--- START OF PROVIDED INFORMATION ---
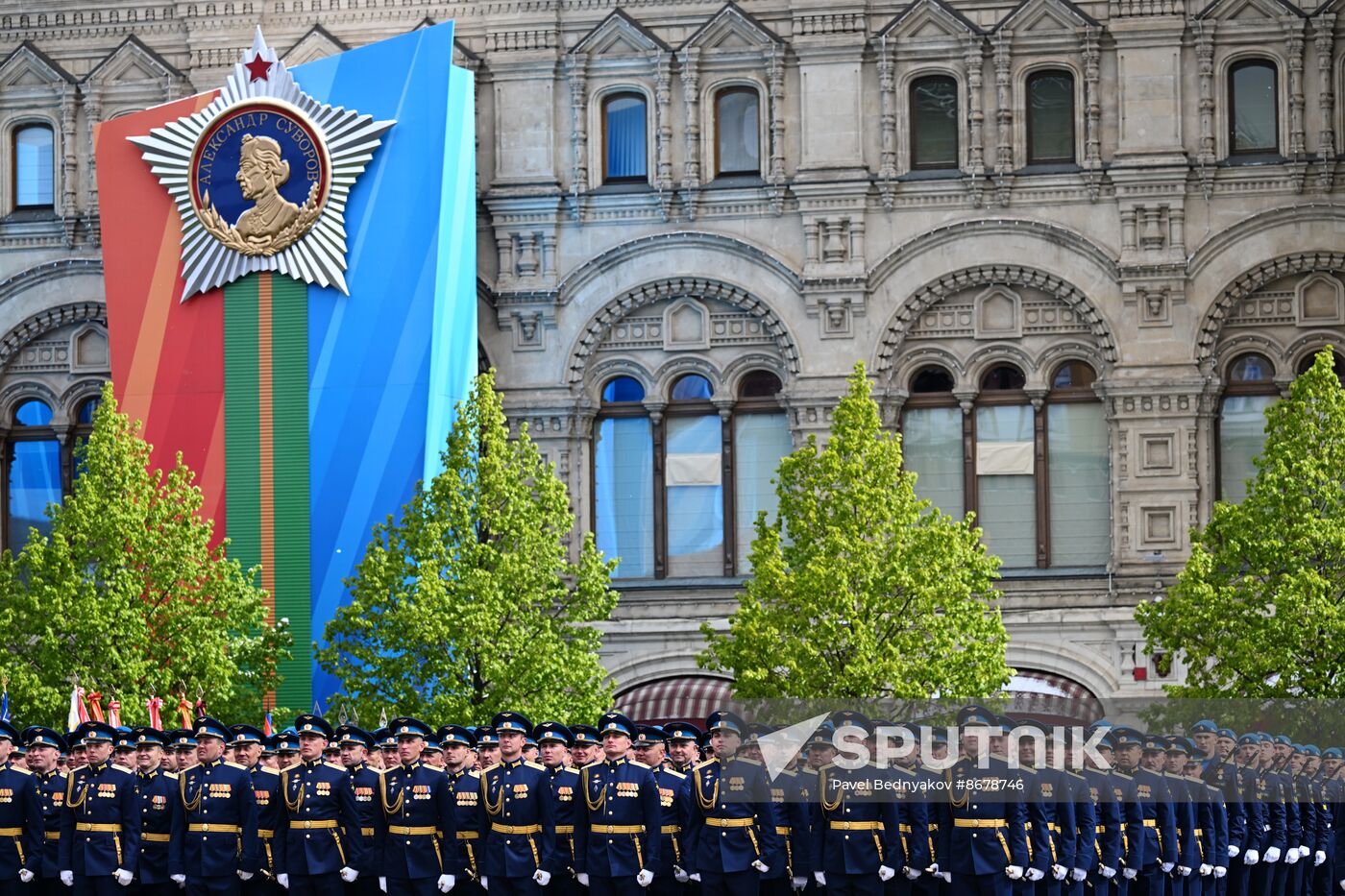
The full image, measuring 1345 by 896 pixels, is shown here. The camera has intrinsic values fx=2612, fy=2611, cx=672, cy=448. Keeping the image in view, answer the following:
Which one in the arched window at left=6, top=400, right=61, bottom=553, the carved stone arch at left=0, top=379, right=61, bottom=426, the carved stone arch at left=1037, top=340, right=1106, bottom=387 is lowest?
--- END OF PROVIDED INFORMATION ---
--- START OF PROVIDED INFORMATION ---
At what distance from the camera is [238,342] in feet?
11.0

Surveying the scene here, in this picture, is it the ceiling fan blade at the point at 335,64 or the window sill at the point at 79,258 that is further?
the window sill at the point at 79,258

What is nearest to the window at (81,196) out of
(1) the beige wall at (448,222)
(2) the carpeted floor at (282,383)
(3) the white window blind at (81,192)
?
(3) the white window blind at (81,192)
--- END OF PROVIDED INFORMATION ---
— GOAL —
How many lines of the material above contain the string "window", counting only case-sensitive matches? Give only the number.

— RESPONSE —
6